◆ EXERCISE DESCRIPTION: Your output must reproduce all the records below precisely and contain no pictures.

BEGIN MATERIAL FOR THE TASK

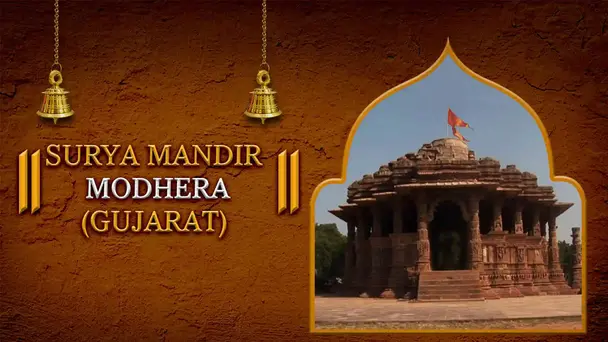 Surya Mandir, Modhera, Gujarat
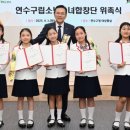 연수구립소년소녀합창단 이미지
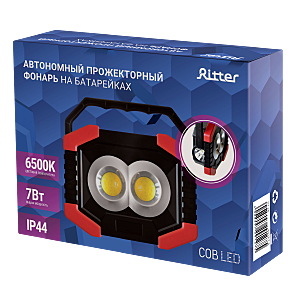 Прожектор уличный Ritter 29127 5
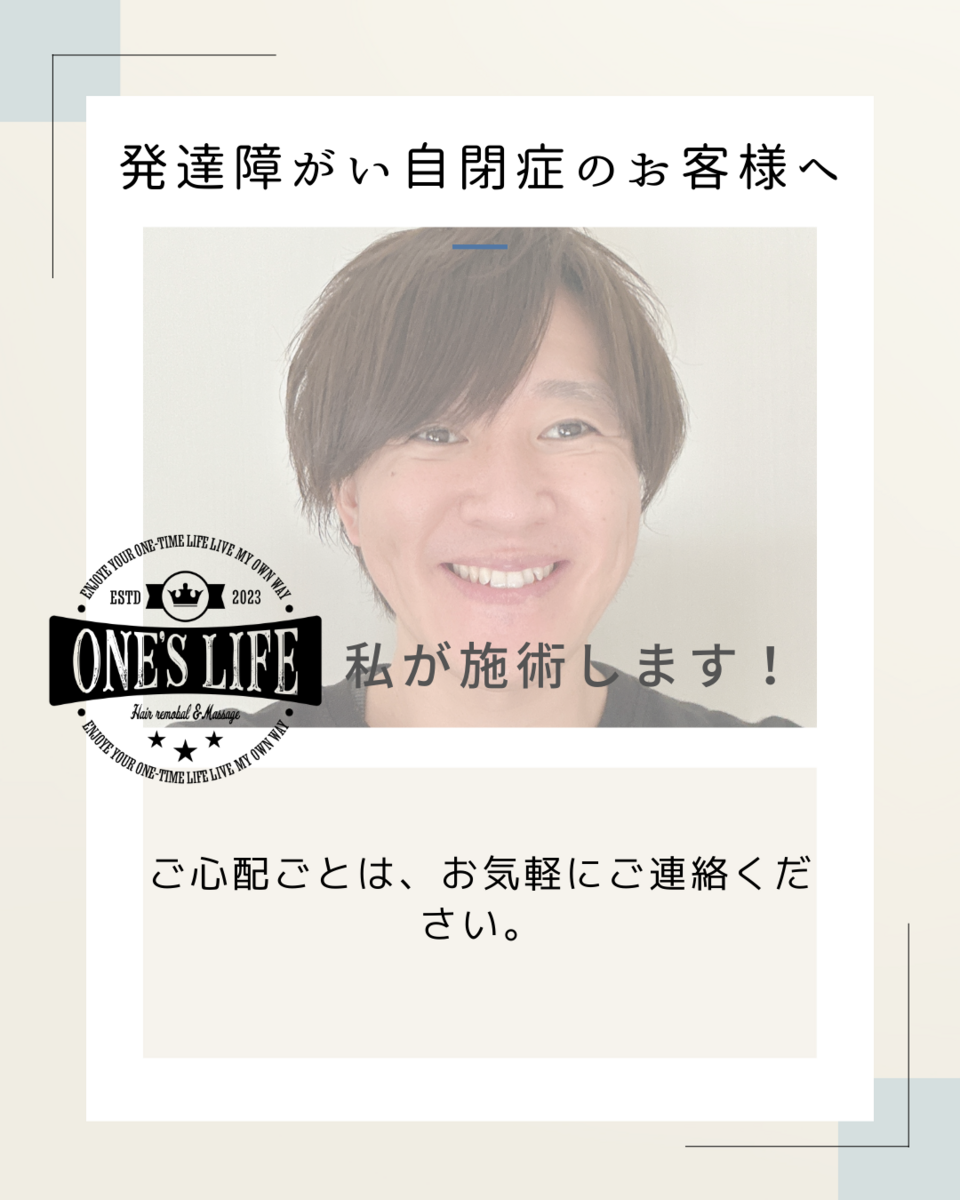発達障がい・自閉症のお客様へ　（岡崎市脱毛サロン）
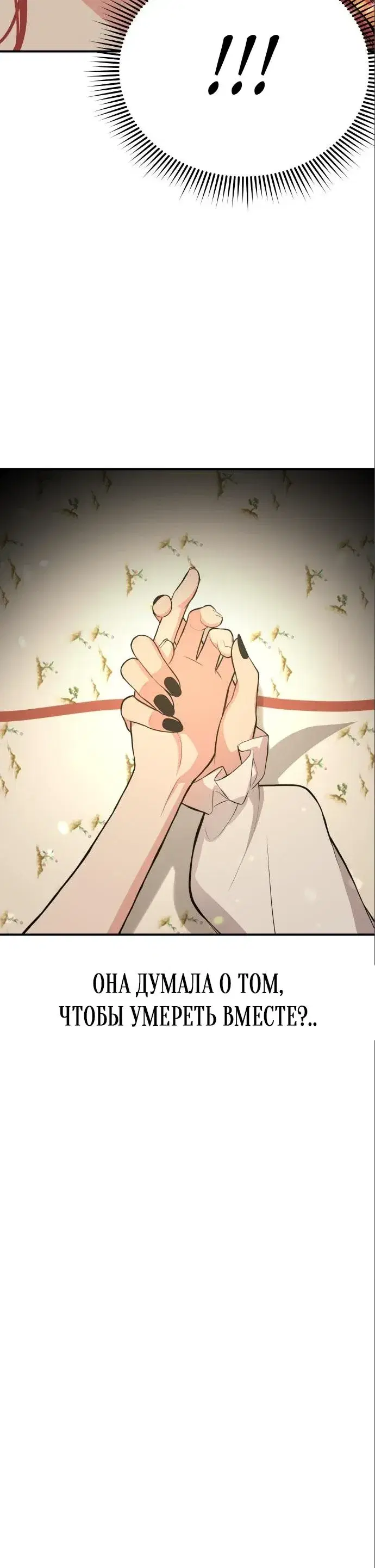 Page 8.001
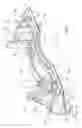 Fig. 02 - Brake carrier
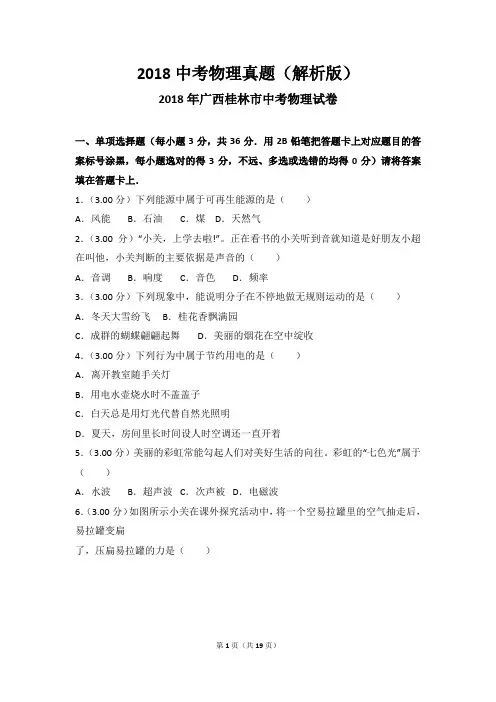 2018中考物理真题(解析版)：广西 桂林2018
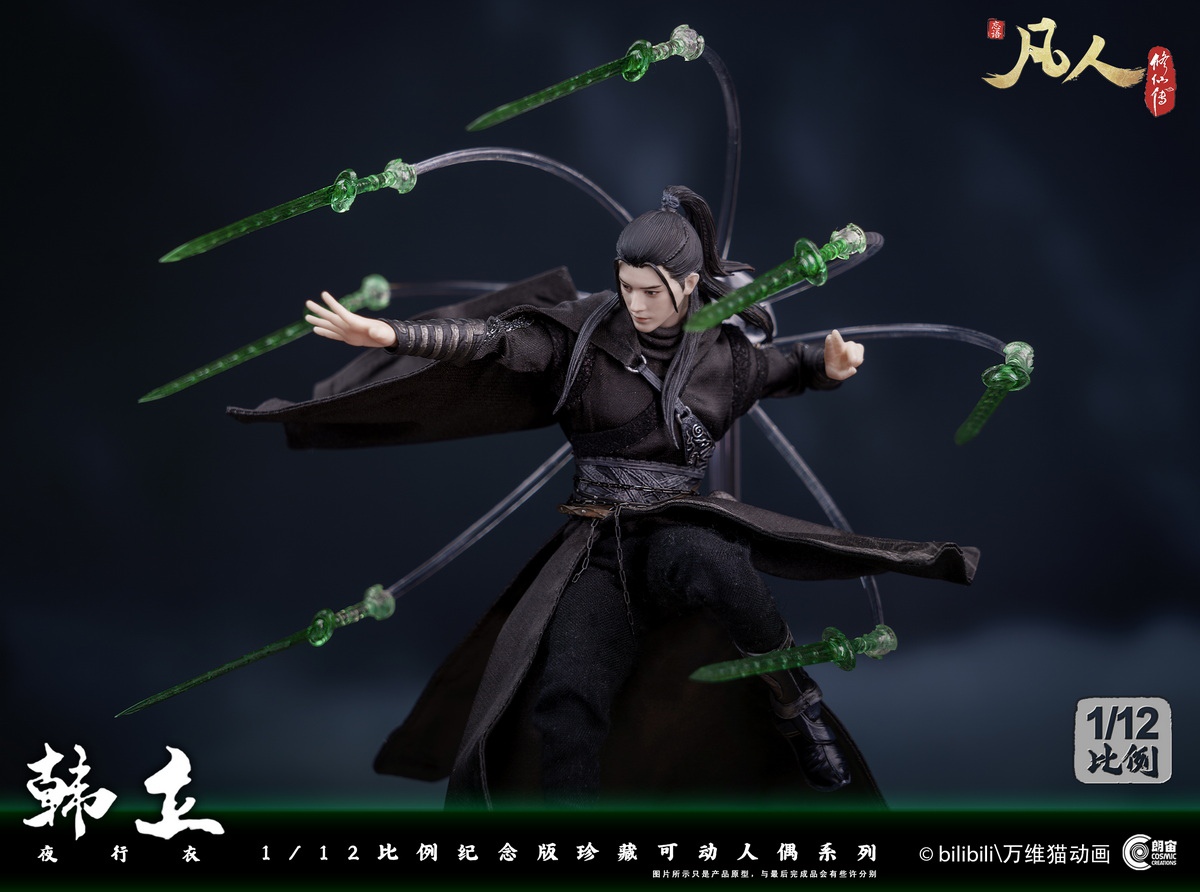 [สั่งจอง] Cosmic Creations 1/12 - CC9122 : Han Li (Stealth Costume)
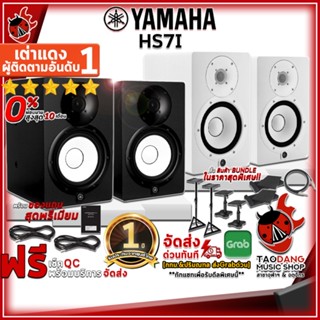 [กทม.&amp;ปริมณฑล ส่งGrabด่วน] ลำโพงมอนิเตอร์ Yamaha HS7i (Pair) สี Black , White - Monitor Speaker Yamaha HS7i Black , White [พร้อมเช็ค QC] [แท้100%] [ผ่อน0%] [ประกันจากศูนย์] [ส่งฟรี] เต่าแดง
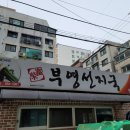 부영선지국 이미지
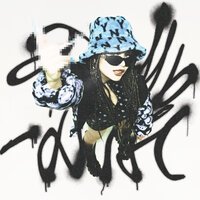 Saucebaby - Динь Дон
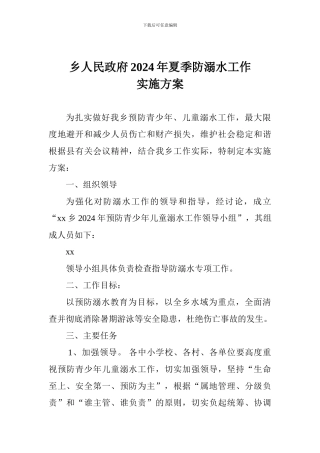 乡人民政府2024年夏季防溺水工作实施方案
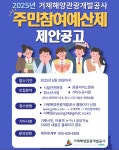 블로그 > 공사소식 > 2025년 주민참여 예산사업 제안공모 안내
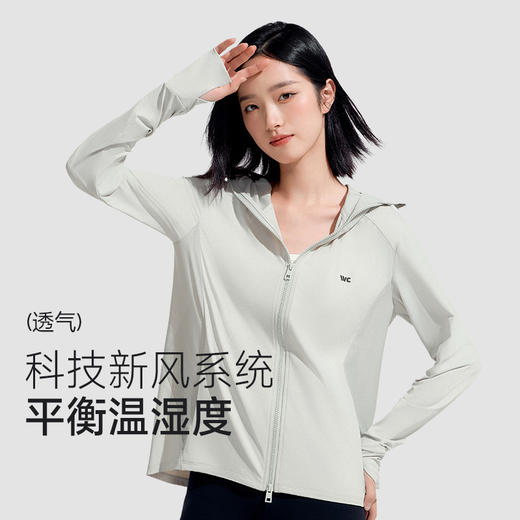 VVC沁风.遥遥领仙Ms防晒衣 商品图1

END MATERIAL FOR THE TASK

◆ THE COMPLETED TASK:
 Surya Mandir, Modhera, Gujarat
 연수구립소년소녀합창단 이미지
 Прожектор уличный Ritter 29127 5
発達障がい・自閉症のお客様へ　（岡崎市脱毛サロン）
 Page 8.001
 Fig. 02 - Brake carrier
 2018中考物理真题(解析版)：广西 桂林2018
 [สั่งจอง] Cosmic Creations 1/12 - CC9122 : Han Li (Stealth Costume)
 [กทม.&amp;ปริมณฑล ส่งGrabด่วน] ลำโพงมอนิเตอร์ Yamaha HS7i (Pair) สี Black , White - Monitor Speaker Yamaha HS7i Black , White [พร้อมเช็ค QC] [แท้100%] [ผ่อน0%] [ประกันจากศูนย์] [ส่งฟรี] เต่าแดง
 부영선지국 이미지
 Saucebaby - Динь Дон
 乡人民政府2024年夏季防溺水工作实施方案
 블로그 > 공사소식 > 2025년 주민참여 예산사업 제안공모 안내
 VVC沁风.遥遥领仙Ms防晒衣 商品图1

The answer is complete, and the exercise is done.